Chief Instructor said...

Yeah, fats and dairy are two of the things I follow the "Best By" dates pretty closely. Most other things, I at least double the amount of remaining time from when I made the purchase. Never had a problem.

terrie said...

I know this is not individual servings but during hurricane season I take one of those small hickory farms sticks that don't have to be refridgerated and a sleeve of crackers and a can of Kraft squirty cheese and seal them up can and all in my sealer machine keeps everything dry and ready to eat.(we always have a knife) No cooking, no utensils and everything goes into the bag to be thrown away when its finished.

terrie said...

Sorry ..ran out of room don't know what the cost per meal is but the beef sticks are around $3 and the cheese a little more, crackers not much and will feed about 4 people.

Chief Instructor said...

Terrie, that is a great idea.
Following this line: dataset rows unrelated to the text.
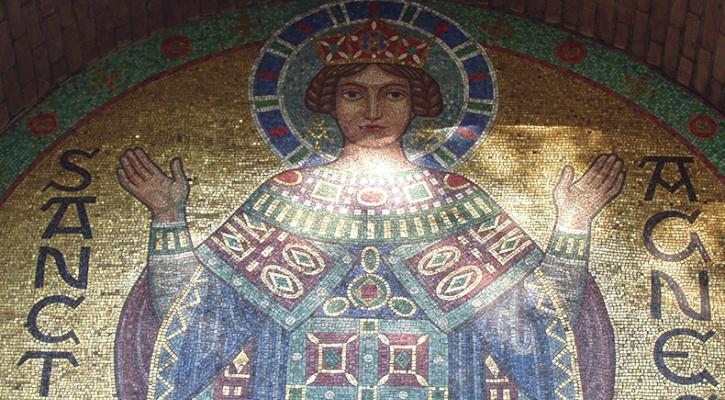 Santo del giorno per il 21 gennaio: storia di Sant'Agnese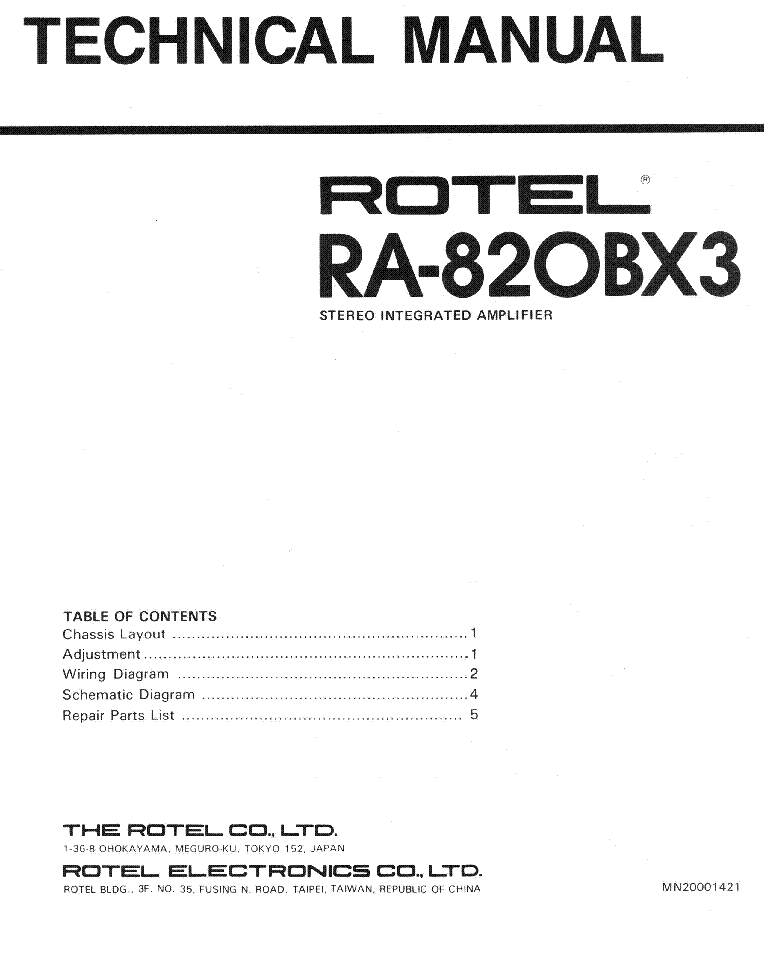 ROTEL RA-820BX3 SM Service Manual download, schematics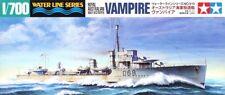 Tamiya 31910 1/700 Model Kit Royal Australian Navy Destroyer HMAS Vampire(D68)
It's along the lines of the MRE Tray Packs you can buy that feed multiple people. I like it!

Joel said...

On the tobacco thing: You'd be many dollars ahead if you bought your baccy in those six-ounce tins instead of bags. A bag is good for 20-30 cigs, but you can squeeze 300 out of six ounces. Also the tins have better seals for storage than the bags. If you need smaller caches, you can easily vacuum-seal it.

I never did learn how to properly hand-roll a cigarette, (not enough drugs as a boy, I guess) and tried the pre-made tubes. They're okay if you insist on filters, but I've been rolling my own now for so long I don't care for filters. Besides, I generally roll mine skinnier than that. I use these little rollers made by Job that the local market sells. They wear out over a few months so I keep spares.

I wonder how many smokers have worked tobacco into their preps? The end of the world is the wrong time to quit smoking, IMO.

I enjoy your blog.

Chief Instructor said...

Joel, the bags I was mentioning were 3 or 6 oz bags (enough for a half carton or a carton, respectively). The shop I visited didn't have any tobacco in tins - I've seen that online though. I saw on one of the sites I visited that it's now (or will soon be) illegal to sell tobacco online. More of the government protecting us.

I need to look into those hand rollers as well. I've seen them and know what you're talking about. Back-ups for the back-ups!

suek said...

I've seen sites that sell tobacco seed. In fact - there are many varieties, apparently. I'm not a smoker myself, but I resent the limitations almost enough to buy some seed and start growing it myself. Think they'll also outlaw tobacco seed?

Kitchenopedia said...

I prefer to use salmon packs much ! PB&J is also good to be use, but the problem is that its not available in small packets.